Programs provide job training
The program is also providing valuable training and employment for young men and women in the local area.
“We’re actually running two programs here,” says Col. “One is the crown-of-thorns control program and the other is called skilling Queenslanders for work program.
“That second program takes unemployed youth and we teach them to be occupational divers using the crown-of-thorns as the catalyst. So, we’re getting an employment benefit as well as an ecological benefit. What we’re doing with our program is achieving good environmental outcomes for the reef and changing lives.”
It takes the young divers six months to gain their divemaster status. So far, 230 trainees have graduated from the CoTS program. They now have dive qualifications, with an 85 percent employment rate.
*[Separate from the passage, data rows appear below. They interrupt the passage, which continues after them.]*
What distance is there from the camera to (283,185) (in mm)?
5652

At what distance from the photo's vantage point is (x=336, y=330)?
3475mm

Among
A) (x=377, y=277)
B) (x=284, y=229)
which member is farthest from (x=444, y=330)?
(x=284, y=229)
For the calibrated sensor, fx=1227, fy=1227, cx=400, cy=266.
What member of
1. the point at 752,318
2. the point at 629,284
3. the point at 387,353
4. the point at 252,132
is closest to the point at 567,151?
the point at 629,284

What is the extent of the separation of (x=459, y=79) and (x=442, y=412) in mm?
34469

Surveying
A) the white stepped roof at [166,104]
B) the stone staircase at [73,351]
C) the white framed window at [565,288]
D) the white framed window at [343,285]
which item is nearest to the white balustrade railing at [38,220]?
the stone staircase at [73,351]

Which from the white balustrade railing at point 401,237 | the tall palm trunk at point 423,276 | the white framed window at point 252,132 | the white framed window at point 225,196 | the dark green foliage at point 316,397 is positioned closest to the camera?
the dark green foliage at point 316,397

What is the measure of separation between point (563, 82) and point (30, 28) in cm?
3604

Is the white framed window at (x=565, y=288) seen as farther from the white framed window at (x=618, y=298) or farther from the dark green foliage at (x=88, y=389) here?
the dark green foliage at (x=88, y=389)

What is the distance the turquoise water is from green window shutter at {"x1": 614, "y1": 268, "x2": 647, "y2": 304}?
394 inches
One of the first recruits, Mathew Trueman, joined the program in 2010. He’s now the dive supervisor onboard research vessel the MV Venus II.
“I was in the original unemployed youth program,” Matt says. “I worked hard as a CoTS diver and my efforts were soon rewarded with a promotion to team leader. Now nearly eight years later, I am the boss.”
“Anyone with divemaster certification can attend a 10-day training onboard one of our CoTS vessels. There are two spaces available on every voyage.”
Despite the many threats to the Great Barrier Reef, Col McKenzie firmly believes it’s not too late.
“Perhaps not all of it, but the vast majority of it will survive,” he says. “The more we can help to minimize stress factors, such as water quality and CoTS outbreaks, the greater chance coral has to adapt to its biggest threat: climate change.”
How to be a citizen reef warrior
You can contribute to several citizen-science projects by helping monitor the reef’s health. Sign up for ReefSearch and you’ll receive a field guide to show you how to contribute valuable data to scientists studying the reef’s health. You’ll learn how to spend 10 minutes of each dive, snorkel or reef walk looking for key species, checking coral condition, and making note of any trash you find.
Coral Watch, managed by the University of Queensland, focuses on bleaching events. Your Coral Watch kit comes with a color-coded slate that helps you identify and record coral colors. You can then upload them via an app to add to a global database.
The Great Barrier Reef Marine Park Authority (GRMPA) manages Eye on the Reef. Download the Eye on the Reef app or login online to report your sightings directly to them. A sighting can be anything you feel important enough to report. These include incidents like a bleaching event, crown-of-thorns starfish, stranded or sick wildlife and coral damage.
If you’re a certified divemaster from any agency, with a current commercial medical certificate, and you’d like to take part in the CoTS control program’s training course or are interested in full-time employment as a COTS diver, send your resume to the program’s operations manager, Steve Moon.
Deborah Dickson-Smith is one half of Diveplanit, a dive travel website she manages with her partner Simon Mallender, based in Australia.